**JOB**
How many lines in the entries below contain the string "image", with case taken into account? Reply with the number alone.

** Start DATASET ROWS **

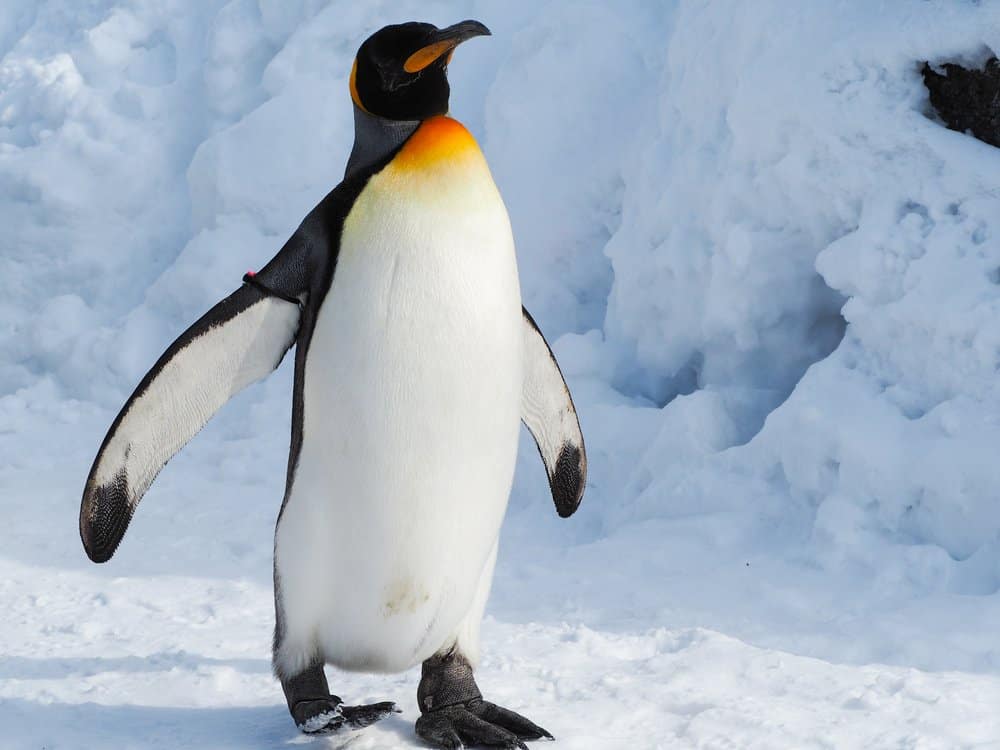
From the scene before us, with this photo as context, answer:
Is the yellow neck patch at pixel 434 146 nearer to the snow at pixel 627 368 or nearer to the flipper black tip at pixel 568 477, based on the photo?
the flipper black tip at pixel 568 477

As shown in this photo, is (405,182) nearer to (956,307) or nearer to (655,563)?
(655,563)

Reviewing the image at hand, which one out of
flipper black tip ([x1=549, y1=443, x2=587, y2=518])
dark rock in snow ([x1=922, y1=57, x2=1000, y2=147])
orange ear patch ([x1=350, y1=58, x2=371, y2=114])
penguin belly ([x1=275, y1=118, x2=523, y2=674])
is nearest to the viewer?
penguin belly ([x1=275, y1=118, x2=523, y2=674])

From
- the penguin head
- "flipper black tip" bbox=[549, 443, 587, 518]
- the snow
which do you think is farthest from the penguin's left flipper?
the penguin head

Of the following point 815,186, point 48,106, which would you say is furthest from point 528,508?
point 48,106

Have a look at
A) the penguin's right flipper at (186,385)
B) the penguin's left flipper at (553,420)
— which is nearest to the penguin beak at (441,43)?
the penguin's right flipper at (186,385)

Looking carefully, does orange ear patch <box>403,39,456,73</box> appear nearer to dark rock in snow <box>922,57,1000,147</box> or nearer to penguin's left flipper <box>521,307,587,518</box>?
penguin's left flipper <box>521,307,587,518</box>

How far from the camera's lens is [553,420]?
259 cm

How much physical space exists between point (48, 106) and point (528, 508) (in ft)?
11.9

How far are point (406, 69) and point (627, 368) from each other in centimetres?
239

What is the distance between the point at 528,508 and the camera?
12.6ft

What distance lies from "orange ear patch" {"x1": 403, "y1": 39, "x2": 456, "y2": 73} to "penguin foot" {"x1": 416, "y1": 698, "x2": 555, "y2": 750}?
1.12 metres

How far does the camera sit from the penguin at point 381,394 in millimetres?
2064

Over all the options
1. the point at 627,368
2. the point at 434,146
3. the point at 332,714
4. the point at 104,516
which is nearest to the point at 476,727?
the point at 332,714

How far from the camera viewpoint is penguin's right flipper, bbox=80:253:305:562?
215 centimetres
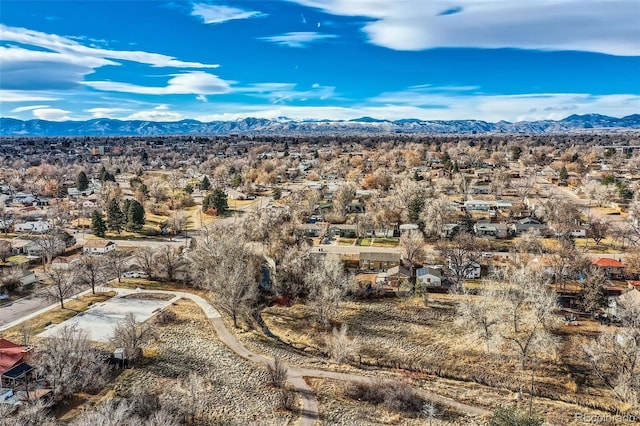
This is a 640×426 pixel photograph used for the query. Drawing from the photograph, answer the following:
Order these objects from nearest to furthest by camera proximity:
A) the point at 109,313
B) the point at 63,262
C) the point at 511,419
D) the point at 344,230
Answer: the point at 511,419, the point at 109,313, the point at 63,262, the point at 344,230

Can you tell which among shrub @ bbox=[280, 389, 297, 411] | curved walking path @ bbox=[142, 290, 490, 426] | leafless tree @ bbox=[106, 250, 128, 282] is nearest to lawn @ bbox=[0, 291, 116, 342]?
leafless tree @ bbox=[106, 250, 128, 282]

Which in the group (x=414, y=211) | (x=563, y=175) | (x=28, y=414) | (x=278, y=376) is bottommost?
(x=278, y=376)

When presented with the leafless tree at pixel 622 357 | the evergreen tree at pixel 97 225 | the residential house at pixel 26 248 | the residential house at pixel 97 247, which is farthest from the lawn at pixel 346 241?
the residential house at pixel 26 248

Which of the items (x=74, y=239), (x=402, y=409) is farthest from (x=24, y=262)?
(x=402, y=409)

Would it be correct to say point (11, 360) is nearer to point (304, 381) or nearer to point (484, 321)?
point (304, 381)

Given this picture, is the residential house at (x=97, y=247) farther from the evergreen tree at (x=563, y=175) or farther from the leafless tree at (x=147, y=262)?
the evergreen tree at (x=563, y=175)

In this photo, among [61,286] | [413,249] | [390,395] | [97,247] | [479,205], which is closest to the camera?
[390,395]

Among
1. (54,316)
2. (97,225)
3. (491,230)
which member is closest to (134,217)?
(97,225)

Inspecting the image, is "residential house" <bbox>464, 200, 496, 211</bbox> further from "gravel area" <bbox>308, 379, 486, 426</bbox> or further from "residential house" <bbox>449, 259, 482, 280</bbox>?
"gravel area" <bbox>308, 379, 486, 426</bbox>

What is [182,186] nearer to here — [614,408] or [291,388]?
[291,388]
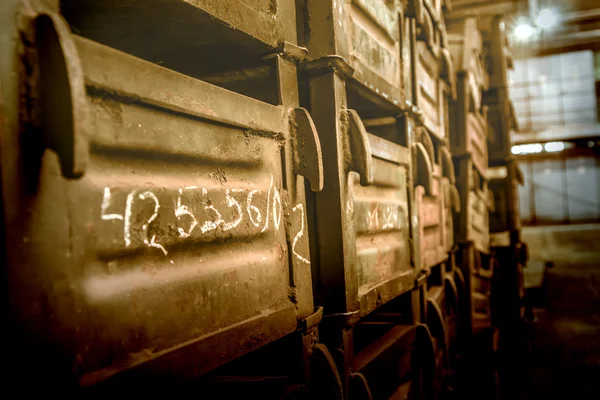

** End DATASET ROWS **

**EXERCISE OUTPUT**
2